As I have said previously, this government is interested not in closing the gap on underachievement for the Indigenous community but in maintaining the status quo. This is especially disappointing as there are great organisations such as the Clontarf Foundation and the Solids program who would love to be working in our schools with our Indigenous students. They are programs with a proven track record of success, and programs which have made an enormous difference in the lives of Indigenous people across Australia.

Education is such a key area for breaking the cycle of generational disadvantage. It brings about changes in health, employment, welfare and housing. Just finishing school can have a huge impact on lives. And working with Indigenous organisations steeped in Indigenous culture, with an understanding of Indigenous people, can bring about those changes.

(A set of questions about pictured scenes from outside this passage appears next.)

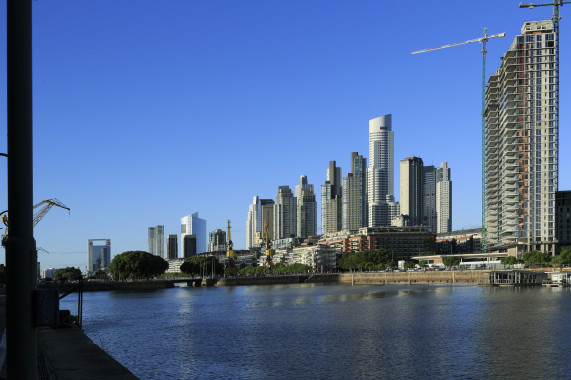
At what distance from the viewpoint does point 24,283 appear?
9.55m

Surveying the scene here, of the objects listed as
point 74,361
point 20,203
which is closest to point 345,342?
point 74,361

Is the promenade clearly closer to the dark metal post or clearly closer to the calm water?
the calm water

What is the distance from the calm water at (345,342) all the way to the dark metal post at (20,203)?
43.0 metres

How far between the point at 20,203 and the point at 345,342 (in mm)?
64427

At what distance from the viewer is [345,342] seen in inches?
2798

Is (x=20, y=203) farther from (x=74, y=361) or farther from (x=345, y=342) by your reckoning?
(x=345, y=342)

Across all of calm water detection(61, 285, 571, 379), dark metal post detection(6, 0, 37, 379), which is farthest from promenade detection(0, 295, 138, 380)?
dark metal post detection(6, 0, 37, 379)

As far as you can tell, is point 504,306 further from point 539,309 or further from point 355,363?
point 355,363

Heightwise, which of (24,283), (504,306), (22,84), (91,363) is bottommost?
(504,306)

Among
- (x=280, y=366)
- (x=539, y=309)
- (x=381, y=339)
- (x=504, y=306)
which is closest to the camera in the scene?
(x=280, y=366)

If we want to celebrate Indigenous success, let us start not with changing the language but with changing how we work with the community. Let us start not with “ceasing negative claims” but with making a change in the ongoing negative and damaging behaviours. Let us start by not ignoring the facts. And let us start by implementing programs that work and make a difference in the lives of our Indigenous community, so that next year we can stand here and also celebrate with them.

A vision for 2018: improved health, lower numbers in incarceration, fewer children in care and, as a start, improved educational outcomes for our Indigenous students.

MR STEEL (Murrumbidgee) (10.15): Canberra is the city that I grew up in and it is a city to be proud of. I think the key word that we need to get used to is “city” because Canberra is growing and Canberra is increasingly becoming a place where people want to live and work. It is a progressive city, an international city, where things happen and where people want to visit. We are no longer a country town receiving the occasional visit from a school coach to parliament. We are a city that, particularly in the last decade, has begun to forge its own identity outside the 276 mostly Australian citizens who grace the parliamentary triangle for half of the year, including the 76 here today who are finally catching up with our inclusive city, which legislated for marriage equality.

The achievements of our government, even in the last year, have been quite incredible. If you had asked any Canberran 10 years ago how likely it would be for our airport to be a truly international one, you would have been met with a lot of scepticism. Perhaps that was a hangover from the Carnell days and the “Feel the power of Canberra” campaign. Yet in the last year we have seen not one but two major international airlines announce and begin flights from Canberra Airport to international destinations, hopefully with more to come. Singapore Airlines first touched down on the tarmac in September 2016 and by February 2018 Qatar Airways will begin servicing Canberra.